JUSTICE TAKING HARD LINE ON MICROSOFT

The Bush administration is expected to reluctantly pick up its predecessor’s antitrust crusade and press for a break-up of Microsoft Corp. this month during the company’s appeal of its landmark conviction.

Lawyers close to the case said they expect little change in policy from the Bush Justice Department when hearings on the Microsoft break-up begin Feb. 26 in the U.S. Circuit Court of Appeals, despite the pro-business leanings of the new administration and critical comments about the case President Bush made on the campaign trial.

Officials close to the case said the new administration is likely to wait until May or June after the Appeals court rules before deciding on whether to enter into settlement talks with the software giant.

With a critical phase of the Microsoft case looming, Bush and Attorney General John Ashcroft are expected to name veteran trust buster Charles James this week to head the Justice Department’s antitrust division, administration officials said last night.

James, who served in the Federal Trade Commission and the Justice Department’s antitrust division during the Reagan and Bush administrations and helped craft the government’s corporate merger guidelines, will be the first African American to head the division.

Microsoft is appealing federal judge Thomas Penfield Jackson’s order that the company be broken into two separate companies, after he found the software giant illegally squelched competition in the high tech industry.

The company is widely believed to have rejected settlement offers from the Clinton administration last year because of a perception that it could get a better deal from Bush.

But lawyers close to the case said James, 46, a lawyer with the Cleveland-based firm Jones, Day, Reavis & Pogue, will likely take a wait-and-see approach to the Microsoft case in his first days in office. With legal briefs against the Microsoft appeal already filed by lawyers from the Clinton administration, James will let two lawyers from the Solicitor General’s office argue the case in appeals, sources said.

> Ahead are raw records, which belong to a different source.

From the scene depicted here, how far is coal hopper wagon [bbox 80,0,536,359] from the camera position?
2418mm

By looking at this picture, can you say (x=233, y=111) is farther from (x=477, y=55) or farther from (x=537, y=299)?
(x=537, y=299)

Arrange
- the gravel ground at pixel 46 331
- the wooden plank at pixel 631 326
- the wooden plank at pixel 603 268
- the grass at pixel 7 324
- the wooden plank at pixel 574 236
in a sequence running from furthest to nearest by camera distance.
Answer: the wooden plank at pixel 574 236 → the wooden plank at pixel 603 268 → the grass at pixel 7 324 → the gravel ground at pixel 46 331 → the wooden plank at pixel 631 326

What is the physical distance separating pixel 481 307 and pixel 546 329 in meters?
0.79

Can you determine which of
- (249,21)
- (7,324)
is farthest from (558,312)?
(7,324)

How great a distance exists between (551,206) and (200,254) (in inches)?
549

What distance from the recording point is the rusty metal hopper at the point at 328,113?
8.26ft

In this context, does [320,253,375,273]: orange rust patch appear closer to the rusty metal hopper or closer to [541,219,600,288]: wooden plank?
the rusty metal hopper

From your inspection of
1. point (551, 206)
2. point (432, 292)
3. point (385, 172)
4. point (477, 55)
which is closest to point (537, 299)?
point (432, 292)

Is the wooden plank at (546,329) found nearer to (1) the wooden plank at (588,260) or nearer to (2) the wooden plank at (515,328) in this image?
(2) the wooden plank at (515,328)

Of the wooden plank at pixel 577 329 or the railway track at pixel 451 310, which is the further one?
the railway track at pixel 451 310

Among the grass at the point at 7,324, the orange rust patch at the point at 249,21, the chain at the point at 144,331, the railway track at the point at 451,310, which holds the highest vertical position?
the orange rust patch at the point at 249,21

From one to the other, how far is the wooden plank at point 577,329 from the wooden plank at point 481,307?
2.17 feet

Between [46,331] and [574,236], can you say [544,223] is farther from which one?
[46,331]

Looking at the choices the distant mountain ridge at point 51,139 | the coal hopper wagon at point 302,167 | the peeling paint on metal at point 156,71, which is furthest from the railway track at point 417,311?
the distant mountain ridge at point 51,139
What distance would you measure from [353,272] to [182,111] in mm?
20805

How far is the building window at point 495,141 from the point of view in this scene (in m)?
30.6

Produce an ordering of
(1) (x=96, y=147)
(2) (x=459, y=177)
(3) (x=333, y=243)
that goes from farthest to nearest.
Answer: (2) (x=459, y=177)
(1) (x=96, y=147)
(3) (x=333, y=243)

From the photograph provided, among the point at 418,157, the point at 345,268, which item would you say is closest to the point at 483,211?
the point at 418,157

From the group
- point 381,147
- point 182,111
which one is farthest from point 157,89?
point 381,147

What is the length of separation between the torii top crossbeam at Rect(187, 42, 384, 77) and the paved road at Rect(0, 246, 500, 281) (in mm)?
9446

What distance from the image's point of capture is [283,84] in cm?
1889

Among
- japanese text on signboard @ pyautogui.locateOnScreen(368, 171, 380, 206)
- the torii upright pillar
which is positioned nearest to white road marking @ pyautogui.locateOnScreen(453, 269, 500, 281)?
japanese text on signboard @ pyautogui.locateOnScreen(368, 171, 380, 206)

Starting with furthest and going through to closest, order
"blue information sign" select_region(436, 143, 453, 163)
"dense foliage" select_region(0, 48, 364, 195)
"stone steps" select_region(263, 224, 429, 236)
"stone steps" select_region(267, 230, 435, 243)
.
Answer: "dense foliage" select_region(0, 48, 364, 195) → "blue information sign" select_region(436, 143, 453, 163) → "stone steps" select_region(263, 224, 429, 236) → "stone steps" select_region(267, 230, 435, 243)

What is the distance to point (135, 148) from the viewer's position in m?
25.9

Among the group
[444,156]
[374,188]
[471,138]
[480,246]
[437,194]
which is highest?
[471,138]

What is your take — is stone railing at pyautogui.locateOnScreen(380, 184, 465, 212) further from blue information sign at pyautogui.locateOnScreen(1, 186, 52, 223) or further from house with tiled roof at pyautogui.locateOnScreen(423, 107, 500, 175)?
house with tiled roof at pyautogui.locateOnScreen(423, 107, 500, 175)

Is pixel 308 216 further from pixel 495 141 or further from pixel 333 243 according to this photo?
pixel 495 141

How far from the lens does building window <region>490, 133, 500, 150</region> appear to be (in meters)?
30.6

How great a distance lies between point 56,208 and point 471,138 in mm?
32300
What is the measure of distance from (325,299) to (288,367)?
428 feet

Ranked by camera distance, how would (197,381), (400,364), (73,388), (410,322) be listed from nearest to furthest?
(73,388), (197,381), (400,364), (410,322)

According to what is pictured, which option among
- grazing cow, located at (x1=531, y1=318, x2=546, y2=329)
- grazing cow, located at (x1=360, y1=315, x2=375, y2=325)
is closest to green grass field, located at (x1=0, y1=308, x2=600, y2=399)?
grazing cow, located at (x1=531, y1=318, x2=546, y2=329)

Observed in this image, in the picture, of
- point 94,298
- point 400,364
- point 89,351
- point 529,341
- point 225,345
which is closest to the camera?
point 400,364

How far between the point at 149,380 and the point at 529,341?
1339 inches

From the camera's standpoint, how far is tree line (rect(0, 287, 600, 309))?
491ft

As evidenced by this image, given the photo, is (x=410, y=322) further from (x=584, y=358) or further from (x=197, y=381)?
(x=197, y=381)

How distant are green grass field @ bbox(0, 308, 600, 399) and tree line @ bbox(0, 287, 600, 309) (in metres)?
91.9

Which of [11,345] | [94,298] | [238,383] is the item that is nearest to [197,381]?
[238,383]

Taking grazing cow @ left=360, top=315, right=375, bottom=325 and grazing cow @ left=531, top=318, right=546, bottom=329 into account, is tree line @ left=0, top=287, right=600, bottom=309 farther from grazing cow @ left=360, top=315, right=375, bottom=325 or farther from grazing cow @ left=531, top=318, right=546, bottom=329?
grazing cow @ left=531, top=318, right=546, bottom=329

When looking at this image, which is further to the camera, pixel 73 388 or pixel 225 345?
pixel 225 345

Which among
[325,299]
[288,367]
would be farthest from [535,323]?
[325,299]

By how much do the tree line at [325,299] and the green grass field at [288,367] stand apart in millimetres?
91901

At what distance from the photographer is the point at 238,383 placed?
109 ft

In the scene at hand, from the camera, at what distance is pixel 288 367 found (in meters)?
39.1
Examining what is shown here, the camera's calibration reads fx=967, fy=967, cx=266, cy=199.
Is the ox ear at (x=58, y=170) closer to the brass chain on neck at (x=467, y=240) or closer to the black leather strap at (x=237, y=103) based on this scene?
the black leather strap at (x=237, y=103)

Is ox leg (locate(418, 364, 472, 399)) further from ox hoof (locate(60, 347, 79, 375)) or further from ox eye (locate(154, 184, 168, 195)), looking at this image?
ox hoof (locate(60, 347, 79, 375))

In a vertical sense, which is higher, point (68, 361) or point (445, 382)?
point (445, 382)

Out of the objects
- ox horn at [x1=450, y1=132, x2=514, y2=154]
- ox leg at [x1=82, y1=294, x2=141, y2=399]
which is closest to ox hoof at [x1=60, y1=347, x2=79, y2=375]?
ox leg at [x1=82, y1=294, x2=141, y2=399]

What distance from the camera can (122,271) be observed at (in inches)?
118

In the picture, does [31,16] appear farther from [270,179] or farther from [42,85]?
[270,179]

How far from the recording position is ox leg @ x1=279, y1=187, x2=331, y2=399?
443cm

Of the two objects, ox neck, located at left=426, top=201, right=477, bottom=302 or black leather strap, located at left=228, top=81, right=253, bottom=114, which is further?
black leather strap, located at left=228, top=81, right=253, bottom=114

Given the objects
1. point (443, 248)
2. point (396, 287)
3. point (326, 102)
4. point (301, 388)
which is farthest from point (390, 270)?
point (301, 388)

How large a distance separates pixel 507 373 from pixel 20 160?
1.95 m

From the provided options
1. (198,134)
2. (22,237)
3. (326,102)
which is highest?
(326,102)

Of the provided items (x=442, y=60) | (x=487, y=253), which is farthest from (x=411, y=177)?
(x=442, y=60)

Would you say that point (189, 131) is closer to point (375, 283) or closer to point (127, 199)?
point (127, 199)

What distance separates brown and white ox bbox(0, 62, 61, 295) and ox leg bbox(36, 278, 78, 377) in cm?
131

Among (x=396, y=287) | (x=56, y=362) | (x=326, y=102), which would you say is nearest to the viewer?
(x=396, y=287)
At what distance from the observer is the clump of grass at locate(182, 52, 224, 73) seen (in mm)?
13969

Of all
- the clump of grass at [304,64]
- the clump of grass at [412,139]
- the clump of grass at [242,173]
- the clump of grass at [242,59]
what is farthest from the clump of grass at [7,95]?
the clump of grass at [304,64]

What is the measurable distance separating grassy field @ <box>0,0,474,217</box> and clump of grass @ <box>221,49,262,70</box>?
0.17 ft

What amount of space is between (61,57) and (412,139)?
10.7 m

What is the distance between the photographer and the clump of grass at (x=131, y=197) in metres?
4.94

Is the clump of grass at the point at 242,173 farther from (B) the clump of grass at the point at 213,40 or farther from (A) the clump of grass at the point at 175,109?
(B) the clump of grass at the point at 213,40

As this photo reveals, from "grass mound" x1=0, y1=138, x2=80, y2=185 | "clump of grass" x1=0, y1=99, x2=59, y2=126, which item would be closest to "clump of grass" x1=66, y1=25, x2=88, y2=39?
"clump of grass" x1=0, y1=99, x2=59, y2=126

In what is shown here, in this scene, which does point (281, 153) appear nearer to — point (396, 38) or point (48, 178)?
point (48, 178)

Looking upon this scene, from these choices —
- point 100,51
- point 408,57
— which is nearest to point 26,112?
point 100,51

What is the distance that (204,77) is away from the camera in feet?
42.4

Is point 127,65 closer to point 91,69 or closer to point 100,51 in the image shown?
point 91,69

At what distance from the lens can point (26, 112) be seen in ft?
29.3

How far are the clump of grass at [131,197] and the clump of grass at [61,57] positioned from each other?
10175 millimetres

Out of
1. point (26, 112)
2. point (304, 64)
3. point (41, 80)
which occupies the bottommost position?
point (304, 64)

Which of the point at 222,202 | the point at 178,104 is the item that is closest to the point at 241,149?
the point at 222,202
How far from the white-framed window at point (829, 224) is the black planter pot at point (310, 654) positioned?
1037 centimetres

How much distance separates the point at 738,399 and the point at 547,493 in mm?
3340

“I suspect that the Bush team likes the Microsoft case much less than the Clinton Justice Department. But there will be a high political cost of moving to end the case right now,” said William Kovacic, an antitrust scholar with the George Washington University Law School.

“If you move right away you are going to be accused of being an agent for powerful corporate interests. Also the 19 states that have joined in the government’s lawsuit have vowed to continue pursuing the case,” Kovacic said. “So you can’t get rid of the case. Therefore I think you’ll see there will be no intervention or change in direction for the short term as it heads through the appeals process. But they’ll re-evaluate after that especially if the court of appeals diminishes the government’s victory,” he added.

Also, Senate Judiciary Committee Chairman Orrin Hatch (R-Utah), who will chair James’ confirmation hearings, is a bitter foe of Microsoft and an ardent supporter of the antitrust case.

Ashcroft, in his confirmation hearings last month, took no position on the case, saying he’d rely on “expertise within the department in deciding strategy for the case.”

But the conservative former Missouri senator harshly questioned Microsoft CEO Bill Gates during a March 1998 hearing on accusations against the company.